Scope Of Analysis And Assumptions
- This analysis was applied to all RMBS transactions outstanding as of May 31, 2020.
- When two or more classes are issued in one transaction and are equally rated, we adopted the most junior class. We excluded transactions, such as repackaged securitizations, for which creditworthiness is dependent solely on factors other than the creditworthiness of the asset pool, such as counterparty ratings.
- Base-case scenarios are based on our assumptions as of our most recent rating analysis on the classes. They do not reflect updated status of repayments and performance.
- When real estate prices are declining, we calculate the assumption of cumulative default rate for the scenario analysis by multiplying the assumed cumulative default rate in the base-case scenario by the additional stress owing to the rise in LTV ratio. The additional stress level varies depending on the seasoning of each transaction after closing.

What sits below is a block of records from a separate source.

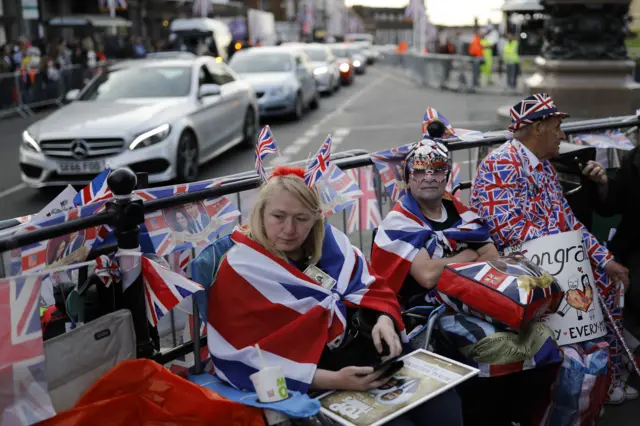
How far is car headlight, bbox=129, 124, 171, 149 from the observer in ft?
31.1

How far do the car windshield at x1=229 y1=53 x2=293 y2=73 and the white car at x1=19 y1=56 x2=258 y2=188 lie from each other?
18.5ft

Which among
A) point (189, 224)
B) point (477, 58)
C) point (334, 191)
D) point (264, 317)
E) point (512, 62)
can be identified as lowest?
point (512, 62)

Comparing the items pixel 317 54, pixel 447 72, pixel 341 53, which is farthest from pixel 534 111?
pixel 341 53

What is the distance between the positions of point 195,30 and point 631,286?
3454cm

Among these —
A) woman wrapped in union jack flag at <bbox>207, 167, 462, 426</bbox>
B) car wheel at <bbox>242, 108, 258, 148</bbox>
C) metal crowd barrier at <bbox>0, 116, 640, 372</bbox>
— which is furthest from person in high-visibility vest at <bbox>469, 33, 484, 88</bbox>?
woman wrapped in union jack flag at <bbox>207, 167, 462, 426</bbox>

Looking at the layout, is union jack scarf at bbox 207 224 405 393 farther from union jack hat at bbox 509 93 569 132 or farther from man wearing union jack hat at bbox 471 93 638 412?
union jack hat at bbox 509 93 569 132

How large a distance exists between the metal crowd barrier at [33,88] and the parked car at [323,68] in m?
7.44

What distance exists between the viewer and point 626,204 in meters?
4.77

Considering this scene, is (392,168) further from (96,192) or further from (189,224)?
(96,192)

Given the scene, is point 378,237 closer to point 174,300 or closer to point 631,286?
point 174,300

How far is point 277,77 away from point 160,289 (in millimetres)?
15054

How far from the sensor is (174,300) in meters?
2.91

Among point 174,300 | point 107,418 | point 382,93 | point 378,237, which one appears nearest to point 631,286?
point 378,237

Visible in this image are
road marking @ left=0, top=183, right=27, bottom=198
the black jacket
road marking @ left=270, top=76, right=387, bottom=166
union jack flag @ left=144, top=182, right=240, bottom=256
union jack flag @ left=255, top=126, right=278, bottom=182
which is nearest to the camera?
union jack flag @ left=255, top=126, right=278, bottom=182
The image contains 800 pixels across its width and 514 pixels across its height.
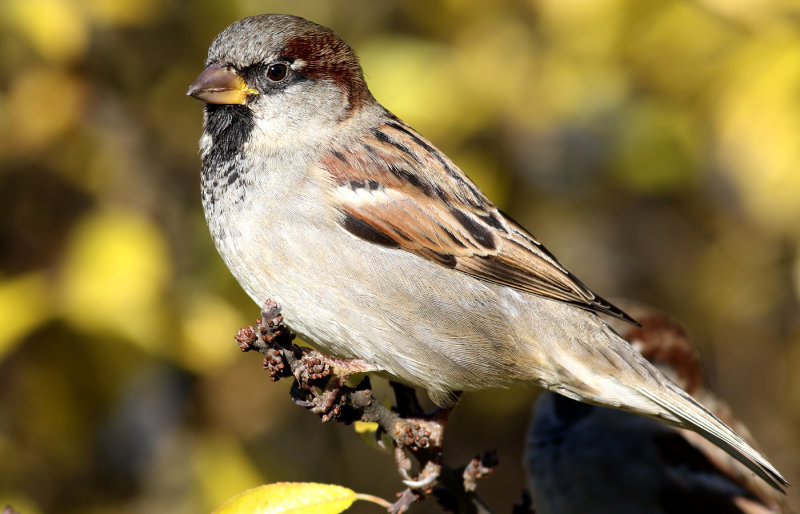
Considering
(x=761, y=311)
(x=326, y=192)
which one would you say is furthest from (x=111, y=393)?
(x=761, y=311)

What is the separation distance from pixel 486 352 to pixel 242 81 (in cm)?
93

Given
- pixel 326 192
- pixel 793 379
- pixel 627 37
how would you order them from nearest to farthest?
pixel 326 192
pixel 627 37
pixel 793 379

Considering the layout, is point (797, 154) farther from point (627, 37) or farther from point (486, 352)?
point (486, 352)

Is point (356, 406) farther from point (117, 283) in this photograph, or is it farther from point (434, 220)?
point (117, 283)

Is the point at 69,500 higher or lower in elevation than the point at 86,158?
lower

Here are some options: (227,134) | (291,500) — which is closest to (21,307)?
(227,134)

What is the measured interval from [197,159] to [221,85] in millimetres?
1566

S&P Global Ratings acknowledges a high degree of uncertainty about the evolution of the coronavirus pandemic. The current consensus among health experts is that COVID-19 will remain a threat until a vaccine or effective treatment becomes widely available, which could be around mid-2021. We are using this assumption in assessing the economic and credit implications associated with the pandemic (see our research here: www.spglobal.com/ratings). As the situation evolves, we will update our assumptions and estimates accordingly.
Related Criteria
- Methodology And Assumptions For Rating Japanese RMBS, Dec. 19, 2014
Related Research
- How Will COVID-19 Affect Japanese Structured Finance? April 8, 2020
- Japan Structured Finance 2020 Outlook: Potential Apartment Loan RMBS Woes Amid General Tranquility, Jan. 8, 2020
- Outlook Assumptions For The Japanese Residential Mortgage Market, Jan. 8, 2020
In this report, figures include rating actions by S&P Global Ratings and S&P Global SF Japan Inc. (SPSF). SPSF is a registered credit rating agency under Japan's Financial Instruments and Exchange Act (FIEA) but is not registered as a Nationally Recognized Statistical Rating Organization (NRSRO) under U.S. Laws. Therefore the credit ratings assigned by SPSF are Registered Credit Ratings under FIEA but are not Credit Ratings issued by an NRSRO under U.S. laws. Therefore, the credit ratings assigned by SPSF are Registered Credit Ratings under FIEA but are not Credit Ratings issued by an NRSRO under U.S. Laws.
This report does not constitute a rating action.